Required work:
Check each line of the data for "measured" and select those that have it.

#### Exercise data ####

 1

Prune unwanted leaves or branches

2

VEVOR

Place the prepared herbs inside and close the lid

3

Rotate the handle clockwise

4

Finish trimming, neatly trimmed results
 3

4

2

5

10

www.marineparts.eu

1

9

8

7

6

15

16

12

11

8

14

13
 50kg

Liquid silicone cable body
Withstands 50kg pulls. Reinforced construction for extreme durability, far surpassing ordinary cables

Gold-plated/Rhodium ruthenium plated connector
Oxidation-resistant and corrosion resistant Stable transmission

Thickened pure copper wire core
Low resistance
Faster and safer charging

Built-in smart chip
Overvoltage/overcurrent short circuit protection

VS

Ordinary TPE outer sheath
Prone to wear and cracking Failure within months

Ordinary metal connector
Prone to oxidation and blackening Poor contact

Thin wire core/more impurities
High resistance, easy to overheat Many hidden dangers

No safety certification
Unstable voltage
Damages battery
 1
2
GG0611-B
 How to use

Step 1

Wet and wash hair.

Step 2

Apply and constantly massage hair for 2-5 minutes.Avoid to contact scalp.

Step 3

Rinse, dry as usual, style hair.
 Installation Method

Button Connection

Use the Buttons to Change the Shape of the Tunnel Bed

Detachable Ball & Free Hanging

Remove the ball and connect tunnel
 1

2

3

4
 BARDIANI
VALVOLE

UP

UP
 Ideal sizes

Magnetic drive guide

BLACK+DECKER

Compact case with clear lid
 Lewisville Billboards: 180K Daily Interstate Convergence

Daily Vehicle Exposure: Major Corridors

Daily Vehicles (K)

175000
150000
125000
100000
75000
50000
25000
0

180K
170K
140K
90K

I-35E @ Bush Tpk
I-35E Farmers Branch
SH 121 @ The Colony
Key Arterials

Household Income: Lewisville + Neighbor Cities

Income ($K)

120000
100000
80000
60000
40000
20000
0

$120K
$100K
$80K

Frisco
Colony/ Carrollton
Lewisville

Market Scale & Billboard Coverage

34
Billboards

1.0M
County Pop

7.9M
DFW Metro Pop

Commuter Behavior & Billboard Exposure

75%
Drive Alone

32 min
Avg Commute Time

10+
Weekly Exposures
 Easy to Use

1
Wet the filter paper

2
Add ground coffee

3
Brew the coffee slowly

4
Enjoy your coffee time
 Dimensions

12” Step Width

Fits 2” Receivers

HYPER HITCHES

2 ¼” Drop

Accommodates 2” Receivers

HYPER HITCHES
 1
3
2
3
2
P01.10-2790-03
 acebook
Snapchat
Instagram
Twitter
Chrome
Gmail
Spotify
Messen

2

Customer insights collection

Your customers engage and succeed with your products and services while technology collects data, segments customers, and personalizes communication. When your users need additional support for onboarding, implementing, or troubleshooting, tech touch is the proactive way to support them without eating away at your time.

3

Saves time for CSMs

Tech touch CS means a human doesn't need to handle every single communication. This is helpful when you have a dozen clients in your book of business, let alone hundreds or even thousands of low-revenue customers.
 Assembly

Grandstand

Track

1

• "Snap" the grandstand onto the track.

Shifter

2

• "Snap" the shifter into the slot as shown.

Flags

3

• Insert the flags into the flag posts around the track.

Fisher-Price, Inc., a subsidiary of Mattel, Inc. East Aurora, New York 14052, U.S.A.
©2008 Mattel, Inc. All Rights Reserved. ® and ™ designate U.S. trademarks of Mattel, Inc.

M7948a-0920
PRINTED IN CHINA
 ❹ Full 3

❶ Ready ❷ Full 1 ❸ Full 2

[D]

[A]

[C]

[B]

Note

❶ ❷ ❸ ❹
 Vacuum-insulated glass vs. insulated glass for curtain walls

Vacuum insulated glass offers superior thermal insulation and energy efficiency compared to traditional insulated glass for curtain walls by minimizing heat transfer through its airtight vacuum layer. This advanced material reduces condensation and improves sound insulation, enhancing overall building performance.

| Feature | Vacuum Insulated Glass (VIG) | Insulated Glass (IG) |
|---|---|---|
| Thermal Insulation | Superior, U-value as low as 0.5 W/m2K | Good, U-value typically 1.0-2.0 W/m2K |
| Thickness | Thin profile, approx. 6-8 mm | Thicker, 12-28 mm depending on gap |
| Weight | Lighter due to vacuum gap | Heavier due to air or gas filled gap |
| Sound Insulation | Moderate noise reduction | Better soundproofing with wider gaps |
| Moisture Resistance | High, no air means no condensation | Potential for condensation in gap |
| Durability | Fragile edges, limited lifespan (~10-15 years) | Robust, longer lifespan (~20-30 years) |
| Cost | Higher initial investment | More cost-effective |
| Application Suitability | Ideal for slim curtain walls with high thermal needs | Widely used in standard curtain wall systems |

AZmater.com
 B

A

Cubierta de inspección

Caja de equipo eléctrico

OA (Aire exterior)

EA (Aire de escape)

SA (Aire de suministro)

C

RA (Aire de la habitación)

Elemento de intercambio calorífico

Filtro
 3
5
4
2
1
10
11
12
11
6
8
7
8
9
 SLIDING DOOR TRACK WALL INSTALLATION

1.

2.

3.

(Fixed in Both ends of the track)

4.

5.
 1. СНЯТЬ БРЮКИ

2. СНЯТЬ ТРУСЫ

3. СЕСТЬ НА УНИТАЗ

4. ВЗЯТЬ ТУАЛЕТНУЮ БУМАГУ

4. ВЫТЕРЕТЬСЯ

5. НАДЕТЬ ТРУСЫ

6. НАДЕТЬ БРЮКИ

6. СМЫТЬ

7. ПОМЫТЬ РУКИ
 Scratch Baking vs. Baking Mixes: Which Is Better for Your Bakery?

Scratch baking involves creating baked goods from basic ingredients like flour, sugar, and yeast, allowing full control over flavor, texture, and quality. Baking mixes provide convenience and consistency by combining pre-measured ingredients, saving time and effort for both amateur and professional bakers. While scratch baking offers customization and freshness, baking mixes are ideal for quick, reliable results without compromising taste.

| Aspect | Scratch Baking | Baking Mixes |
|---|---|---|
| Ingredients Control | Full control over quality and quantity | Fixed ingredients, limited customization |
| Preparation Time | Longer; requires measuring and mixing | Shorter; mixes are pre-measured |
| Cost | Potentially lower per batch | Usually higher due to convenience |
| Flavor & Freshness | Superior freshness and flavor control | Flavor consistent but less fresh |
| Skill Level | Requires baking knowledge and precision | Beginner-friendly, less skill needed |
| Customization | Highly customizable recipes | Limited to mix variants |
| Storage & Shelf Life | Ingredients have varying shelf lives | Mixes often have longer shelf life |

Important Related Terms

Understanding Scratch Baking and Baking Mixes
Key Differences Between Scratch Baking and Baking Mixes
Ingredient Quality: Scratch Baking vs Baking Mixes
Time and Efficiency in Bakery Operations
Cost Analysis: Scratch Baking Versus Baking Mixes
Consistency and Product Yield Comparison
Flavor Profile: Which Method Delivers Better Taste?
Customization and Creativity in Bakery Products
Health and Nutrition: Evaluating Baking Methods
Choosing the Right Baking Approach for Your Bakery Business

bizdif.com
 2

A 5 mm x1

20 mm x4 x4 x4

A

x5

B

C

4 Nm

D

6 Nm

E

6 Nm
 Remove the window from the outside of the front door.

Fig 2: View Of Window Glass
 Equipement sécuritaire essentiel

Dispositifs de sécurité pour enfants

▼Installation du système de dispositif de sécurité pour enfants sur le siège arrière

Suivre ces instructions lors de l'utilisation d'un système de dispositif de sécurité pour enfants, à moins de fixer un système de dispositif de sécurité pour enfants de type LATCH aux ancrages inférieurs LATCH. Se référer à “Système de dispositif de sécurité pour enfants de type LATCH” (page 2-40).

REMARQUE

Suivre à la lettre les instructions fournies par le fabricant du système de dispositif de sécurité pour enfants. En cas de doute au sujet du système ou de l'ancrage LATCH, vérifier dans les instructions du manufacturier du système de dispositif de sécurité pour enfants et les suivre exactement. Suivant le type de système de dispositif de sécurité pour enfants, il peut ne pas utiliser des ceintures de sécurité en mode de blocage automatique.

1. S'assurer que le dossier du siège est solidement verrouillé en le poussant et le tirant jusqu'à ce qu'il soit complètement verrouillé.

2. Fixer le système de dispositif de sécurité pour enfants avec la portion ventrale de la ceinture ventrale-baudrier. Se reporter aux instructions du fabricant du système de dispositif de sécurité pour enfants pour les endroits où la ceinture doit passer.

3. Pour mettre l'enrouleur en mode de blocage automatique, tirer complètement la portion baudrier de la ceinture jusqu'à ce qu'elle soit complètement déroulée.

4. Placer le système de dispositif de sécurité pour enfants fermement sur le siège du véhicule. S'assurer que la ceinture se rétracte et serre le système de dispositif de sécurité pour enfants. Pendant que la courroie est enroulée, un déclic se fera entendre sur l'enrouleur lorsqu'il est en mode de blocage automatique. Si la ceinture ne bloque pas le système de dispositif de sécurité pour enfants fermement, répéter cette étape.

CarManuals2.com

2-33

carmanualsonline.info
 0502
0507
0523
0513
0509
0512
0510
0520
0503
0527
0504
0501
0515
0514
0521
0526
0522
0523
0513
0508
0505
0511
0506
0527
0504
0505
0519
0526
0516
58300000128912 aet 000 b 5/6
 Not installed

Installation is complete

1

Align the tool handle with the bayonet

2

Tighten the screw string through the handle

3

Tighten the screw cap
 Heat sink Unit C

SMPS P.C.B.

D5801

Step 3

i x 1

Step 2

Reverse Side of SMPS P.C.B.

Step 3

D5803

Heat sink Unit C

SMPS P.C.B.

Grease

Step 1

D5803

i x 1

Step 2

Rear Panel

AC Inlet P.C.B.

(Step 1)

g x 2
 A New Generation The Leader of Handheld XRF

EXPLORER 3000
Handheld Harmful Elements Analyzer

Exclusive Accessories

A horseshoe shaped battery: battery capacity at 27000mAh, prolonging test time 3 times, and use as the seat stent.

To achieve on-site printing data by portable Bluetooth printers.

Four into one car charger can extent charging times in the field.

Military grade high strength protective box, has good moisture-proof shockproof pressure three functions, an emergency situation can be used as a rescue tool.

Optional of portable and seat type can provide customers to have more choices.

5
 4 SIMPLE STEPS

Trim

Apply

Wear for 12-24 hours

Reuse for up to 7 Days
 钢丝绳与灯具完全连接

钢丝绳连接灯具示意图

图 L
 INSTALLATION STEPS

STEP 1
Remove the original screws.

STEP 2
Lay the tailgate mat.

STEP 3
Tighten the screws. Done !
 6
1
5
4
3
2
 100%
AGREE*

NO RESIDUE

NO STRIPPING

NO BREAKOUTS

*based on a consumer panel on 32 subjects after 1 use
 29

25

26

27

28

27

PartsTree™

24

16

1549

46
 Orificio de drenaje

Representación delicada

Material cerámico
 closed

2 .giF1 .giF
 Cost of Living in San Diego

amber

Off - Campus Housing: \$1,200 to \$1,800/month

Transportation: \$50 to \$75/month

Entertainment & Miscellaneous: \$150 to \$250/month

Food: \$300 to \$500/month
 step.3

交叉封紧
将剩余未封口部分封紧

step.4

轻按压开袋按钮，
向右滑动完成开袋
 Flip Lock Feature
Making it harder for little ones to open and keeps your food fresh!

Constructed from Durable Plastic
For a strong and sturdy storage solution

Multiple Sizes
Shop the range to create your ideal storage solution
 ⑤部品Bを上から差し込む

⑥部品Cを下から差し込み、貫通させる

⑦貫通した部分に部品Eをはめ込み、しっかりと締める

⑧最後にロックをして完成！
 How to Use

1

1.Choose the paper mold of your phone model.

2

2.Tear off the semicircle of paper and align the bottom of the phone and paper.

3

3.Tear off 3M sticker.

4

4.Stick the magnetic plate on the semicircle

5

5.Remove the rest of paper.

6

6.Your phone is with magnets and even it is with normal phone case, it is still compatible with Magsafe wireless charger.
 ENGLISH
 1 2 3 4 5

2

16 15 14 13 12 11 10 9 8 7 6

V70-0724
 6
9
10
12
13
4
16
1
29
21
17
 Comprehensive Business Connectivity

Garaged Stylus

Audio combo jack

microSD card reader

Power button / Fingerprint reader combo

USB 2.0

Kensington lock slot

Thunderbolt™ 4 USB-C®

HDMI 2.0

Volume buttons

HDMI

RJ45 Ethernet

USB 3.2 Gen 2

####

Written solution:
Scratch baking involves creating baked goods from basic ingredients like flour, sugar, and yeast, allowing full control over flavor, texture, and quality. Baking mixes provide convenience and consistency by combining pre-measured ingredients, saving time and effort for both amateur and professional bakers. While scratch baking offers customization and freshness, baking mixes are ideal for quick, reliable results without compromising taste.
| Preparation Time | Longer; requires measuring and mixing | Shorter; mixes are pre-measured |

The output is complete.